Listing:
____________________
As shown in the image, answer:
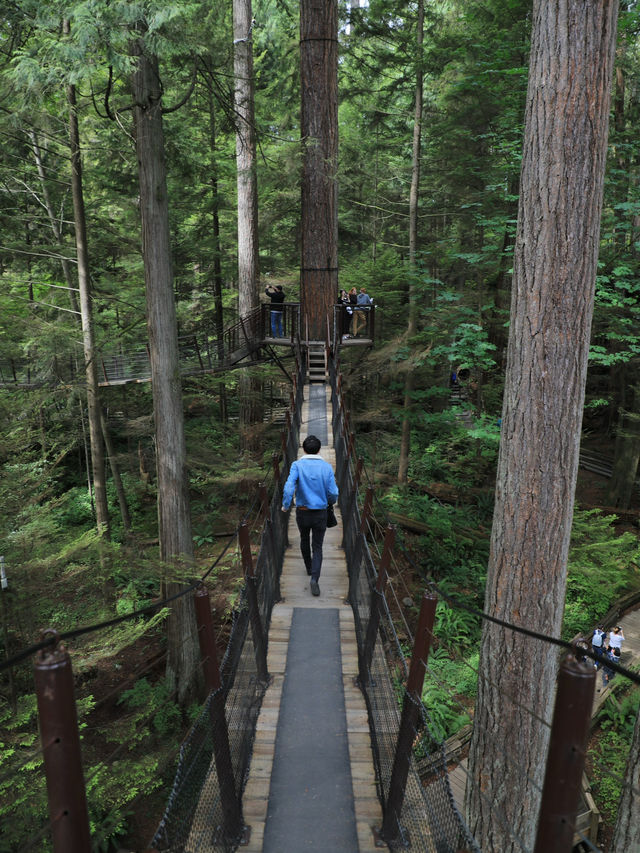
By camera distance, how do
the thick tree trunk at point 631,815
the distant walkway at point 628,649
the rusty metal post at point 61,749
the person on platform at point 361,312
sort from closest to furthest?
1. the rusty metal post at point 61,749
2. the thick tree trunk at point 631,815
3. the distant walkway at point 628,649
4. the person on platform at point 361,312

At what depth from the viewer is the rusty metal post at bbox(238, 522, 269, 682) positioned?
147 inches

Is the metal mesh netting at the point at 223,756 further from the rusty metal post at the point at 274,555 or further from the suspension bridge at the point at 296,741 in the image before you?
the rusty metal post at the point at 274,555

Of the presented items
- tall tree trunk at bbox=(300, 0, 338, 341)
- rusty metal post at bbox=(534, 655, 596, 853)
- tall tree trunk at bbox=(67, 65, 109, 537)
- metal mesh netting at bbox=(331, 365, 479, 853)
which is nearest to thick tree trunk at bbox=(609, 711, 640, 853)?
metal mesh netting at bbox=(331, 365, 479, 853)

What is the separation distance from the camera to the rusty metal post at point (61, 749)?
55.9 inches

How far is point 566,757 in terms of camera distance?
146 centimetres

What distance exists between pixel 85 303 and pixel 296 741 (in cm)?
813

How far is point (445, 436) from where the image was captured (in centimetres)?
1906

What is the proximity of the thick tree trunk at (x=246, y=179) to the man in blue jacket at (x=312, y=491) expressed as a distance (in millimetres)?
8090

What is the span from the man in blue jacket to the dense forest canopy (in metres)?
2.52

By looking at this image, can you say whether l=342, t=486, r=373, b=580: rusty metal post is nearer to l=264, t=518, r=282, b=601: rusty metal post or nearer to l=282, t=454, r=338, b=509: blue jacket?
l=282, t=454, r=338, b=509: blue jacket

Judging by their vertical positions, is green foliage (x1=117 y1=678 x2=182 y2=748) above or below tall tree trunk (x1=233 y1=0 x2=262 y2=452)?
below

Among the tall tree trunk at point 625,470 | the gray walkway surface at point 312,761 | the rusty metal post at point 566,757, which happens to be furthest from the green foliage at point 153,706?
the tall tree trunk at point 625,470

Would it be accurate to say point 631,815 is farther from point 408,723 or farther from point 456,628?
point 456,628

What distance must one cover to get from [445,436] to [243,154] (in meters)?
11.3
____________________
Problem details: Write out the material above again, word for word, minus its pictures.

Response:
As shown in the image, answer:
By camera distance, how do
the thick tree trunk at point 631,815
the distant walkway at point 628,649
the rusty metal post at point 61,749
the person on platform at point 361,312
sort from closest to furthest?
1. the rusty metal post at point 61,749
2. the thick tree trunk at point 631,815
3. the distant walkway at point 628,649
4. the person on platform at point 361,312

At what depth from the viewer is the rusty metal post at bbox(238, 522, 269, 682) positioned?
147 inches

Is the metal mesh netting at the point at 223,756 further from the rusty metal post at the point at 274,555 or further from the suspension bridge at the point at 296,741 in the image before you?
the rusty metal post at the point at 274,555

Of the presented items
- tall tree trunk at bbox=(300, 0, 338, 341)
- rusty metal post at bbox=(534, 655, 596, 853)
- tall tree trunk at bbox=(67, 65, 109, 537)
- metal mesh netting at bbox=(331, 365, 479, 853)
which is nearest to thick tree trunk at bbox=(609, 711, 640, 853)?
metal mesh netting at bbox=(331, 365, 479, 853)

What is the separation distance from the camera to the rusty metal post at point (61, 749)?
55.9 inches

How far is point 566,757 in terms of camera distance?
146 centimetres

What distance exists between pixel 85 303 and pixel 296 741 (in cm)?
813

How far is point (445, 436) from where the image was captured (in centimetres)?
1906

What is the proximity of the thick tree trunk at (x=246, y=179) to the man in blue jacket at (x=312, y=491) expressed as a distance (in millimetres)?
8090

What is the span from the man in blue jacket to the dense forest canopy (in metres)?
2.52

By looking at this image, can you say whether l=342, t=486, r=373, b=580: rusty metal post is nearer to l=264, t=518, r=282, b=601: rusty metal post or nearer to l=282, t=454, r=338, b=509: blue jacket?
l=282, t=454, r=338, b=509: blue jacket

Judging by their vertical positions, is green foliage (x1=117 y1=678 x2=182 y2=748) above or below tall tree trunk (x1=233 y1=0 x2=262 y2=452)?
below

Among the tall tree trunk at point 625,470 | the gray walkway surface at point 312,761 | the rusty metal post at point 566,757, which happens to be furthest from the green foliage at point 153,706?
the tall tree trunk at point 625,470

Would it be accurate to say point 631,815 is farther from point 408,723 or farther from point 456,628?
point 456,628

What distance must one cover to get from [445,436] to [243,154] (in meters)?
11.3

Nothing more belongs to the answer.